***** Exercise input
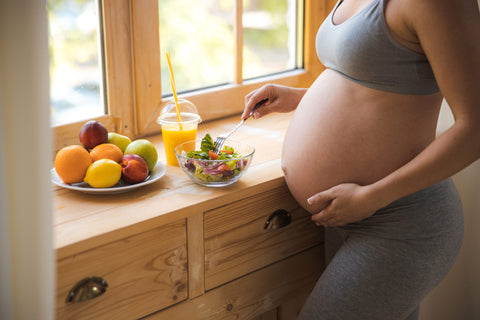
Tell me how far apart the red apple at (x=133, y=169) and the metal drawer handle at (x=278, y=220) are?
12.2 inches

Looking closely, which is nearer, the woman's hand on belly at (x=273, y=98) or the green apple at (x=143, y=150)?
the green apple at (x=143, y=150)

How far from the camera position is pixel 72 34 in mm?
1343

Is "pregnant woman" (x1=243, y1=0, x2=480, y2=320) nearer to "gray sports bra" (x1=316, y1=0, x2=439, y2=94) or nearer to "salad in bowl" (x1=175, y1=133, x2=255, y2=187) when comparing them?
"gray sports bra" (x1=316, y1=0, x2=439, y2=94)

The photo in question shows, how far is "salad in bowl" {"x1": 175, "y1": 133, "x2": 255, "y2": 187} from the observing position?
3.83 feet

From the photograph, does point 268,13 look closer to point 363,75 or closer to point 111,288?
point 363,75

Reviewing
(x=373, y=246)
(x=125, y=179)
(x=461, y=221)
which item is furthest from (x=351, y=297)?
(x=125, y=179)

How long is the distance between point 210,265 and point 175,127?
33cm

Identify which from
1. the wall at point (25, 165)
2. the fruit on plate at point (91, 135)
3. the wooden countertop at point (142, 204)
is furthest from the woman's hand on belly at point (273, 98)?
the wall at point (25, 165)

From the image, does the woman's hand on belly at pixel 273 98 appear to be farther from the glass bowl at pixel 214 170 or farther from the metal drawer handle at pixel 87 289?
the metal drawer handle at pixel 87 289

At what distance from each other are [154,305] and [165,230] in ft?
0.53

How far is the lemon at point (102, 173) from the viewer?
1.13 m

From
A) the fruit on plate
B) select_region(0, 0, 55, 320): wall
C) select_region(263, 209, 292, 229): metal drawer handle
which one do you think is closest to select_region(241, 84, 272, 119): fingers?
select_region(263, 209, 292, 229): metal drawer handle

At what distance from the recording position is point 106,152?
1.18 m

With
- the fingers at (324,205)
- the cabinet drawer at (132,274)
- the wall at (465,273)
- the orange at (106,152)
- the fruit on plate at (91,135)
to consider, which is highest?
the fruit on plate at (91,135)
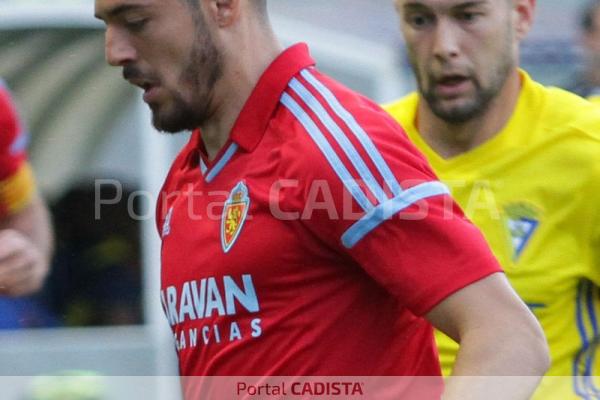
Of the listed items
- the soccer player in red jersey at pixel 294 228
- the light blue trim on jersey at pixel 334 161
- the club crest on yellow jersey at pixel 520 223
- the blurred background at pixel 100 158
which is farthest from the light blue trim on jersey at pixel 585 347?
the blurred background at pixel 100 158

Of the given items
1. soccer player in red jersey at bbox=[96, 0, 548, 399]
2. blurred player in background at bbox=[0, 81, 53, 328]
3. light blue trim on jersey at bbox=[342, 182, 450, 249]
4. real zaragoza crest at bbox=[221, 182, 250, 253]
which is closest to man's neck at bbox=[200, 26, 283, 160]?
soccer player in red jersey at bbox=[96, 0, 548, 399]

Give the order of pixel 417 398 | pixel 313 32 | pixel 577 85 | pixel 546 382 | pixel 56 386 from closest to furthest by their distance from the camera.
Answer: pixel 417 398
pixel 546 382
pixel 577 85
pixel 56 386
pixel 313 32

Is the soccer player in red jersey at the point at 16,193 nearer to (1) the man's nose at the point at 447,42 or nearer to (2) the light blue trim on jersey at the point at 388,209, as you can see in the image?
(1) the man's nose at the point at 447,42

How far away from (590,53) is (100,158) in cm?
263

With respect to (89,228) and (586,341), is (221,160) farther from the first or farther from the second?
(89,228)

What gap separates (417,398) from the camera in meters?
2.70

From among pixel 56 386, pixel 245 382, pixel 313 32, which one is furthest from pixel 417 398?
pixel 313 32

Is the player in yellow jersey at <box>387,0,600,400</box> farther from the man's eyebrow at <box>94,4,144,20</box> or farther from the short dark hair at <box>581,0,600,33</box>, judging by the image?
the short dark hair at <box>581,0,600,33</box>

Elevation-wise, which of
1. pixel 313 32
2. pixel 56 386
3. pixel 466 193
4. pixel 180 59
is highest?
pixel 313 32

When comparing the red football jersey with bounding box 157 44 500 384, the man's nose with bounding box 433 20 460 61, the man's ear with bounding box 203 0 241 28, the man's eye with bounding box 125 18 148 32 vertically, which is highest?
the man's nose with bounding box 433 20 460 61

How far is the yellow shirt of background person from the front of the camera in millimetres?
3566

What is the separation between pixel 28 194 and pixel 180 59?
3.38 ft

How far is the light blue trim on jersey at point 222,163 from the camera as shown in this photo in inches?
111

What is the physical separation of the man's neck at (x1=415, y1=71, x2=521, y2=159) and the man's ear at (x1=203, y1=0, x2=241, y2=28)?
1073 millimetres
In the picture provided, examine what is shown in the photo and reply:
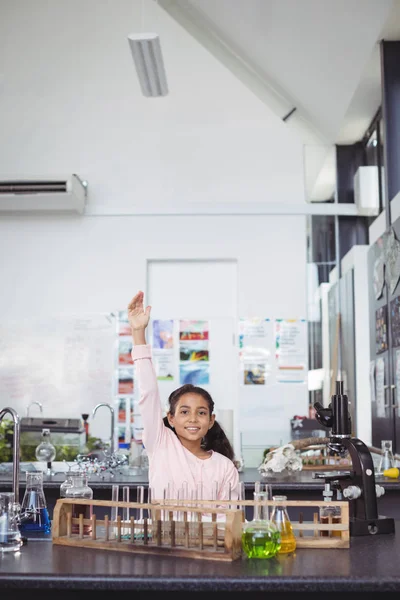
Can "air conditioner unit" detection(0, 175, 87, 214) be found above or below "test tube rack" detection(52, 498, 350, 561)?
above

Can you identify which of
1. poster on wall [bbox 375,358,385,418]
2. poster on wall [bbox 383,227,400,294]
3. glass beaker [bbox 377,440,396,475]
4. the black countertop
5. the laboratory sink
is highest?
poster on wall [bbox 383,227,400,294]

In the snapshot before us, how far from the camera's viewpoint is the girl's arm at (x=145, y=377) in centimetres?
268

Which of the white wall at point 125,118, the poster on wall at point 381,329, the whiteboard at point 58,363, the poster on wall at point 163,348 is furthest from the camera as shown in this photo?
the white wall at point 125,118

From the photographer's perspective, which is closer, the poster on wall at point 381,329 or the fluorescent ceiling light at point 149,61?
the fluorescent ceiling light at point 149,61

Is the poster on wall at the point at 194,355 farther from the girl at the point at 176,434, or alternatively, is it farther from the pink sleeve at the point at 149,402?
the pink sleeve at the point at 149,402

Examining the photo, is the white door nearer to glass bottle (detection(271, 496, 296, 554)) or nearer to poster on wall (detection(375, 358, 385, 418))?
poster on wall (detection(375, 358, 385, 418))

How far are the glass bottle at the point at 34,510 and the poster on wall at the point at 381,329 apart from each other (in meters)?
3.71

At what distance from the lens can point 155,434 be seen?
9.02 ft

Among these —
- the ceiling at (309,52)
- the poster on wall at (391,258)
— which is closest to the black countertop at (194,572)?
the poster on wall at (391,258)

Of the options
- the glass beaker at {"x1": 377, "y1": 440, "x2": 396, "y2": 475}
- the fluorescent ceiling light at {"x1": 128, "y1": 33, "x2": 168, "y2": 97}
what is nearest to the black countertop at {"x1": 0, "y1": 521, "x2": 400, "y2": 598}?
the glass beaker at {"x1": 377, "y1": 440, "x2": 396, "y2": 475}

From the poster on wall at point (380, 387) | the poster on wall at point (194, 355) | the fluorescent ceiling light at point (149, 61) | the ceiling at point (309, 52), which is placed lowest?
the poster on wall at point (380, 387)

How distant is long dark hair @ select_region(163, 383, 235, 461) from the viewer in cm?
288

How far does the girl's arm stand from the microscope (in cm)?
54

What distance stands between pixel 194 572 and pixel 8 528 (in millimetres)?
576
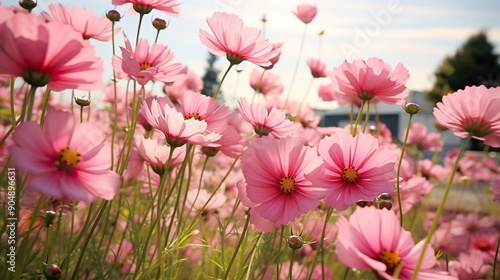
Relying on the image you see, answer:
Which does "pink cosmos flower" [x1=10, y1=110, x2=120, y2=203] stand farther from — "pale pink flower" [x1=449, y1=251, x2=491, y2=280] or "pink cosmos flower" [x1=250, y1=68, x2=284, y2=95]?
"pink cosmos flower" [x1=250, y1=68, x2=284, y2=95]

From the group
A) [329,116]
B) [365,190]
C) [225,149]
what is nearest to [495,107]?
[365,190]

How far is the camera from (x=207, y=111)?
2.24 ft

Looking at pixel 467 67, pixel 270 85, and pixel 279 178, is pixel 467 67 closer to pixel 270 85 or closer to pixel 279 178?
pixel 270 85

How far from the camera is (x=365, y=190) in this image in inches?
21.8

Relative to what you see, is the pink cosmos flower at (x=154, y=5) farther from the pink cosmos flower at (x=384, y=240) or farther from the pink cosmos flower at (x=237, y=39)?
the pink cosmos flower at (x=384, y=240)

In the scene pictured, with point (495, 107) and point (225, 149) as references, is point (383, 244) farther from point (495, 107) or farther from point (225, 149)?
point (225, 149)

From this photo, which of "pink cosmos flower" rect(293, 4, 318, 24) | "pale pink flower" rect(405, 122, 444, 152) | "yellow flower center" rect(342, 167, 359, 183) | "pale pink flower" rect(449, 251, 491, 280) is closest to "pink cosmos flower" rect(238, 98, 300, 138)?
"yellow flower center" rect(342, 167, 359, 183)

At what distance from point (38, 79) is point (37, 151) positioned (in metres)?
0.08

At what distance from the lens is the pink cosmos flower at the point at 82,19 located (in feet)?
2.23

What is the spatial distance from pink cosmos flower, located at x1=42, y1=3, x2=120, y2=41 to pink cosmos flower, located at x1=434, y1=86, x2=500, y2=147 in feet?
1.51

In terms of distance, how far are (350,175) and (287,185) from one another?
0.24 ft

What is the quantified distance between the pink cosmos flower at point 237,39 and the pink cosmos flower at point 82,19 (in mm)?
140

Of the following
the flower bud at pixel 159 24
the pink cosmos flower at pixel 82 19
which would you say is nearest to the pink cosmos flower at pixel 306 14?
the flower bud at pixel 159 24

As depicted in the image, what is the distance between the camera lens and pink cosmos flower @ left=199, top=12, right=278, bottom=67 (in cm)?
69
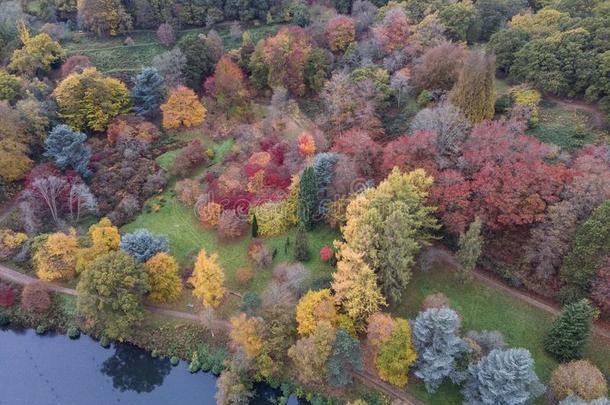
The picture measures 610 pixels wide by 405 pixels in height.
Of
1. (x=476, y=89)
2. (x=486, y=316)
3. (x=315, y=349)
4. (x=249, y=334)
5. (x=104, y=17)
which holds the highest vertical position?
(x=104, y=17)

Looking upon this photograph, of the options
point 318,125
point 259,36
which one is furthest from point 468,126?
point 259,36

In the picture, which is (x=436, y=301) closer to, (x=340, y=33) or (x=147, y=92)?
(x=340, y=33)

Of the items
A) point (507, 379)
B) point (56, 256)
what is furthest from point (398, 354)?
point (56, 256)

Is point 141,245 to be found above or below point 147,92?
below

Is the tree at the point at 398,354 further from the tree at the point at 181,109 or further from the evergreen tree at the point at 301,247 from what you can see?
the tree at the point at 181,109

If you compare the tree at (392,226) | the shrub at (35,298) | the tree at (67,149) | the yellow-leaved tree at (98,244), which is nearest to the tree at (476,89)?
the tree at (392,226)

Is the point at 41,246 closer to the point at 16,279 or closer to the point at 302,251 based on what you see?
the point at 16,279

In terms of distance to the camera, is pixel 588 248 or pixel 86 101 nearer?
pixel 588 248
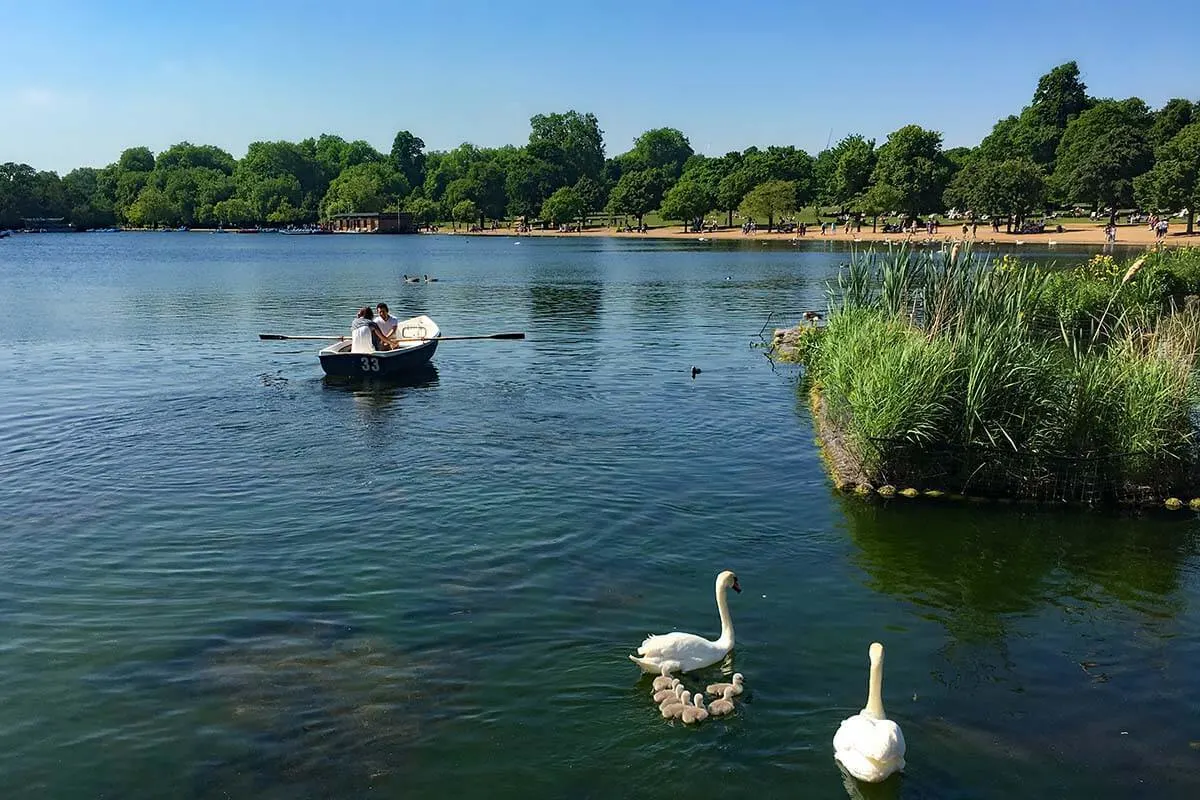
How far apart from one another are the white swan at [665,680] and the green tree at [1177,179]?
9197 cm

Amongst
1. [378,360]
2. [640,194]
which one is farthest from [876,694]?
[640,194]

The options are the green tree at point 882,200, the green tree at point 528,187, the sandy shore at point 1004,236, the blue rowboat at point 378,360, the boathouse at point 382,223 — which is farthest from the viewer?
the boathouse at point 382,223

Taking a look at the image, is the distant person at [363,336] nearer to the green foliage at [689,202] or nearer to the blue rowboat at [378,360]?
the blue rowboat at [378,360]

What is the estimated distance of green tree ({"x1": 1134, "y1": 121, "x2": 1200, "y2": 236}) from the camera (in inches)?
3346

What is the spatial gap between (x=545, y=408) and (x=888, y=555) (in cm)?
1208

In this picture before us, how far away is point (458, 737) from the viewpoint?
9.64 meters

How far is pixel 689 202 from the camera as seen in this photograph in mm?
147250

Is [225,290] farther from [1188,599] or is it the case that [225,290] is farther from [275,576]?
[1188,599]

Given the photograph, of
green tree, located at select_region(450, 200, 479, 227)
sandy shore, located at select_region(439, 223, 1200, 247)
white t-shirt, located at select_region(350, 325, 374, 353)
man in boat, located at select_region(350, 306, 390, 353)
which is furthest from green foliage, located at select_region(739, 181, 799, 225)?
A: white t-shirt, located at select_region(350, 325, 374, 353)

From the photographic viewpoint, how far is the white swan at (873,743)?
8633 mm

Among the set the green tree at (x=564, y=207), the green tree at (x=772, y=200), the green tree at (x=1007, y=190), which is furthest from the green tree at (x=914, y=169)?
the green tree at (x=564, y=207)

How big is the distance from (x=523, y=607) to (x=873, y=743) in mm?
5288

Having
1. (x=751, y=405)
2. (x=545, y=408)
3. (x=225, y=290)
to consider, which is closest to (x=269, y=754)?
(x=545, y=408)

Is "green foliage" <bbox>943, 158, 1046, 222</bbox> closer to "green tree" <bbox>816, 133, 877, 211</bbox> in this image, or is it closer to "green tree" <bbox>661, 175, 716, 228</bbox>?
"green tree" <bbox>816, 133, 877, 211</bbox>
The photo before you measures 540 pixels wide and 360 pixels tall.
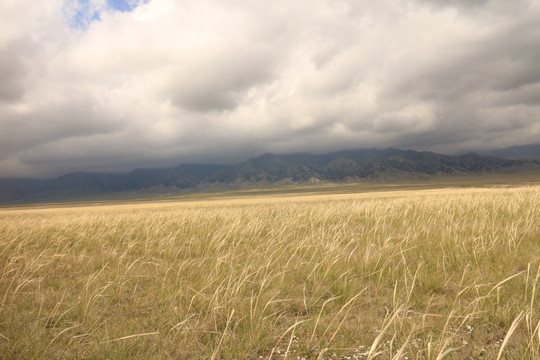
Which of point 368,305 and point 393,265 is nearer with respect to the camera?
point 368,305

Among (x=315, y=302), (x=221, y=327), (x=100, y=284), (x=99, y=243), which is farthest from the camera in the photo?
(x=99, y=243)

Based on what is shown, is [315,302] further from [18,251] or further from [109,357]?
[18,251]

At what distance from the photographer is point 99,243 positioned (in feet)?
23.5

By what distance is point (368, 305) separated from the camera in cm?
316

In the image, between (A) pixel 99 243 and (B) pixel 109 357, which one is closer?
(B) pixel 109 357

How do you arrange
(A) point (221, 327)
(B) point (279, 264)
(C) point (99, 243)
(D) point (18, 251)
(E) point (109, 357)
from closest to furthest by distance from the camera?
(E) point (109, 357)
(A) point (221, 327)
(B) point (279, 264)
(D) point (18, 251)
(C) point (99, 243)

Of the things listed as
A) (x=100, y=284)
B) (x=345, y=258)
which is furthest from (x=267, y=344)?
(x=100, y=284)

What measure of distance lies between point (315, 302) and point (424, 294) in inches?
54.7

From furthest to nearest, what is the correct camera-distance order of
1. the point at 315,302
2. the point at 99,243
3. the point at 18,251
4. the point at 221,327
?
the point at 99,243, the point at 18,251, the point at 315,302, the point at 221,327

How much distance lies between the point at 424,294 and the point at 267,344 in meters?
2.12

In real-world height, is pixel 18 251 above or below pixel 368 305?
above

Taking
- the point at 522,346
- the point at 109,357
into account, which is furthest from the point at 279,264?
the point at 522,346

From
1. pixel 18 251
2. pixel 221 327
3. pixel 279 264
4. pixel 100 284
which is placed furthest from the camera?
pixel 18 251

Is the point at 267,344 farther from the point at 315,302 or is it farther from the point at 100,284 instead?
the point at 100,284
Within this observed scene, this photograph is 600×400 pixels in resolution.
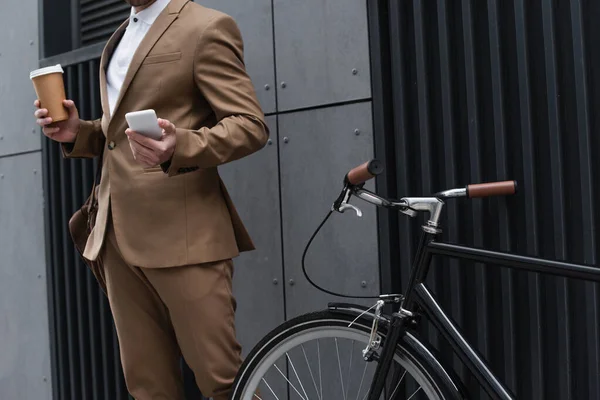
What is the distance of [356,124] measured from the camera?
**********
● The request
From the line holding "Of the things listed as" to the last line of the listing, please output each line exactly as it stands. Pictures stay out of the copy.

● Answer in full
Of the things listed as
A) (x=100, y=284)
B) (x=345, y=258)
which is furthest from (x=267, y=344)?
(x=100, y=284)

What measure of distance lies between point (315, 302) and point (424, 294) in inches?
54.7

From furthest to nearest, what is the correct camera-distance order of
1. the point at 315,302
2. the point at 99,243
3. the point at 18,251
4. the point at 221,327
?
the point at 99,243, the point at 18,251, the point at 315,302, the point at 221,327

How much distance lies between the point at 424,294 and the point at 267,344 in meters?
2.12

In real-world height, is pixel 18 251 above or below pixel 368 305?
above

Taking
- the point at 522,346
- the point at 109,357
into account, which is furthest from the point at 279,264?
the point at 522,346

From
1. pixel 18 251
2. pixel 221 327
3. pixel 279 264
4. pixel 100 284
which is placed furthest from the camera?
pixel 18 251

Is the point at 267,344 farther from the point at 315,302 or is it farther from the point at 100,284 instead?
the point at 100,284
Within this observed scene, this photograph is 600×400 pixels in resolution.
What is the distance of [356,124] measured from the camera?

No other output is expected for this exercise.